-- begin Record extracts --
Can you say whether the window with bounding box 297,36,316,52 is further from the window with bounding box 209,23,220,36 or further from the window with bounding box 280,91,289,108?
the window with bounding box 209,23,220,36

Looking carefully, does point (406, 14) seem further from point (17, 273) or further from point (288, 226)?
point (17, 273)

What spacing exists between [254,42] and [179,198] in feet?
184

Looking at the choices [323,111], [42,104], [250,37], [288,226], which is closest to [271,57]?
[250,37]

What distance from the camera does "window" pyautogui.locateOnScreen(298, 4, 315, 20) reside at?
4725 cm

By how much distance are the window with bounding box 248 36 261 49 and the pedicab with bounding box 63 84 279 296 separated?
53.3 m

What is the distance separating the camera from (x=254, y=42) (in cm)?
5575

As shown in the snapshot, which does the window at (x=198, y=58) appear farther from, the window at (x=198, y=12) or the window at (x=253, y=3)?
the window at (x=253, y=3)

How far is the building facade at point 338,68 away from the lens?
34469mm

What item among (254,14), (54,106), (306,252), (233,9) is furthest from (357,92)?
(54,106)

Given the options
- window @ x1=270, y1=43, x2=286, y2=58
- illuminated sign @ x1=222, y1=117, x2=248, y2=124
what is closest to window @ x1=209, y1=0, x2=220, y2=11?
-- end Record extracts --
-- begin Record extracts --
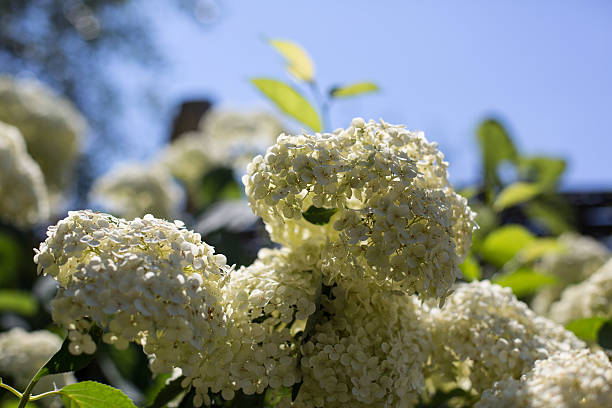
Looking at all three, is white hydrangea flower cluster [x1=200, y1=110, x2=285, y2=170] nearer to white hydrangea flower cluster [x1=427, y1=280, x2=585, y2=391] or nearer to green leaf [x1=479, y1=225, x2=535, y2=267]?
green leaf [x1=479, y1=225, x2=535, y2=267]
-- end Record extracts --
-- begin Record extracts --
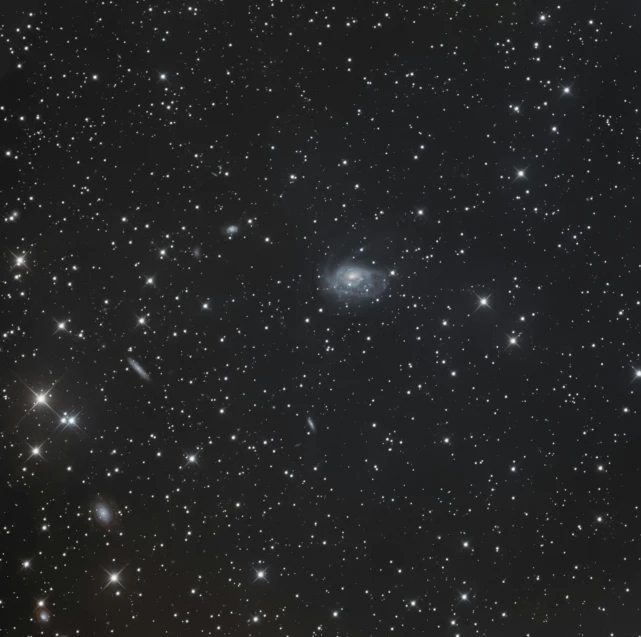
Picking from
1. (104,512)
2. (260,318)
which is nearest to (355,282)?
-- end Record extracts --
Prompt >>
List every line in the listing above that contains the string "closest". Case counts.

Output of the task >>
Looking at the choices [323,111], [42,104], [250,37], [288,226], which is closest to [271,57]?
what is closest to window @ x1=209, y1=0, x2=220, y2=11?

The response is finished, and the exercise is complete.